* begin Provided text *

By Scott B. MacDonald

Burma – Passing of an Era: General Ne Win, long time dictator of Burma and then power in the shadows, has finally died at the age of 91. He rose to power as one of a group of former students who fought with the Japanese against the colonial British during World War II. Joining the Burmese military in its early days, he became one of the key players in Burma’s politics. In 1962 he took power and quickly moved Burma into many decades of self-imposed international isolation. The Ne Win regime used a blend of socialism and Buddhism as an ideological fig leaf, while the top-ranking members of the military pursued their own set of development activities. Ne Win developed his own reputation for liking good food, gambling and women. This was a sharp contrast to the long-term downward trajectory of the Burmese economy and difficult living conditions faced by most Burmese.

* end Provided text *
* begin Excerpted data *

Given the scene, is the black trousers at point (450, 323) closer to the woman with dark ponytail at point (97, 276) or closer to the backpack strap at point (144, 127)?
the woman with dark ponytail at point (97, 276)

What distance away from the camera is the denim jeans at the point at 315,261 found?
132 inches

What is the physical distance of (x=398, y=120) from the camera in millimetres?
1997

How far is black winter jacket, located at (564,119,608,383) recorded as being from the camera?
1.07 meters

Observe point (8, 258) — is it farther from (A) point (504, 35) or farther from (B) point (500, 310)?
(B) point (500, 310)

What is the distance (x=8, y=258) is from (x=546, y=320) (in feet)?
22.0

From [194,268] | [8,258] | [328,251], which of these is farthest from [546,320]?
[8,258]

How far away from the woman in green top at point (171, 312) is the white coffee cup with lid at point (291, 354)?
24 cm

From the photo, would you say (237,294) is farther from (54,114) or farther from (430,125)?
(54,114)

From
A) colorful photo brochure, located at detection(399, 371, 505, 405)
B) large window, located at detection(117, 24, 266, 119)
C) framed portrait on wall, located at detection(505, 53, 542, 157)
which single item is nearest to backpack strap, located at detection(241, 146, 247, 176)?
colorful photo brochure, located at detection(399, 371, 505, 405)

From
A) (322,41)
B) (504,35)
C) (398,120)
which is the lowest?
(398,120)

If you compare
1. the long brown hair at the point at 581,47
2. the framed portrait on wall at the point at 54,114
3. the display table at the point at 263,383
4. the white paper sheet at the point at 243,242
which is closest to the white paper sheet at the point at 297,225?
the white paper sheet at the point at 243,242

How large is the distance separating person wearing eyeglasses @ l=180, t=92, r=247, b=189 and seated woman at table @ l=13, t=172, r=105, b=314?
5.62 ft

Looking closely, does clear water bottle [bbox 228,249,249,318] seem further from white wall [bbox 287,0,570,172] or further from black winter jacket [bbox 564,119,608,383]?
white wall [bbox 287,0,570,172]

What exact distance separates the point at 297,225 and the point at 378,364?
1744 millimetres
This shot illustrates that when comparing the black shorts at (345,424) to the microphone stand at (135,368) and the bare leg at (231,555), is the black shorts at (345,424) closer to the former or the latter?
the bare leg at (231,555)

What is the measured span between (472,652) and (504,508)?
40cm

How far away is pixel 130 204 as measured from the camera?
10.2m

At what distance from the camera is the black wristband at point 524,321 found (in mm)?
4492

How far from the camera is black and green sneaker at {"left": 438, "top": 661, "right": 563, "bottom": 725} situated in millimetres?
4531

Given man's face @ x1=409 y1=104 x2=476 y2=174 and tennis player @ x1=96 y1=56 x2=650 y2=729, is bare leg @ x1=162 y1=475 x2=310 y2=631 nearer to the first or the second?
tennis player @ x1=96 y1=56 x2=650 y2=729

* end Excerpted data *

• **What this exercise asks**
A: Retype part of the passage about Ne Win and Burma, starting at "By Scott B." and ending at "by most Burmese.".
B: In the passage about Ne Win and Burma, in what year did Ne Win take power?
C: Write what comes next in the passage about Ne Win and Burma, picking up after its final sentence.

• **Task-by-task outputs**
A:
By Scott B. MacDonald

Burma – Passing of an Era: General Ne Win, long time dictator of Burma and then power in the shadows, has finally died at the age of 91. He rose to power as one of a group of former students who fought with the Japanese against the colonial British during World War II. Joining the Burmese military in its early days, he became one of the key players in Burma’s politics. In 1962 he took power and quickly moved Burma into many decades of self-imposed international isolation. The Ne Win regime used a blend of socialism and Buddhism as an ideological fig leaf, while the top-ranking members of the military pursued their own set of development activities. Ne Win developed his own reputation for liking good food, gambling and women. This was a sharp contrast to the long-term downward trajectory of the Burmese economy and difficult living conditions faced by most Burmese.

B: 1962

C:
Although Ne Win kept his country non-aligned during the Cold War and avoided embroiling it in any major conflict, there was a significant price. On the economic front, Burma missed the boom starting in the late 1970s that lifted the economies of most of Southeast Asia and made substantial improvements in daily life. On the political front, Burma long remained a bloody arena of contending regional and ethnic factions, some of whom relied heavily on the international drug trade for funding. Ne Win frequently purged his regime. Despite the brutal approach to any opposition (real and imagined), his regime was unable to completely control the country. By the time Ne Win resigned in 1988, Burma was regarded as one of Asia’s most backward countries and the country was strongly identified as a core part of the infamous Golden Triangle for the global heroin trade. Since his resignation, Ne Win and his family sought to maintain some control over the military junta and he is regarded as an obstacle to opening up the political system. Recently, members of Ne Win’s family were arrested, indicating that old dictators actually due fade away.

Chile
Finally a Free Trade Agreement With the United States: After more than a decade of trying, Chile and the United States finally appear to be on track for a free trade agreement. It was announced on December 11th that the two countries had reached an agreement. If approved by the U.S. Congress, the agreement would eliminate tariffs immediately on 85% of goods traded between the countries and tariffs on all goods within 12 years. This is positive news for Chile. The North American country is Chile’s major trade partner, with the total of goods and services traded between the two standing at close to $9 billion.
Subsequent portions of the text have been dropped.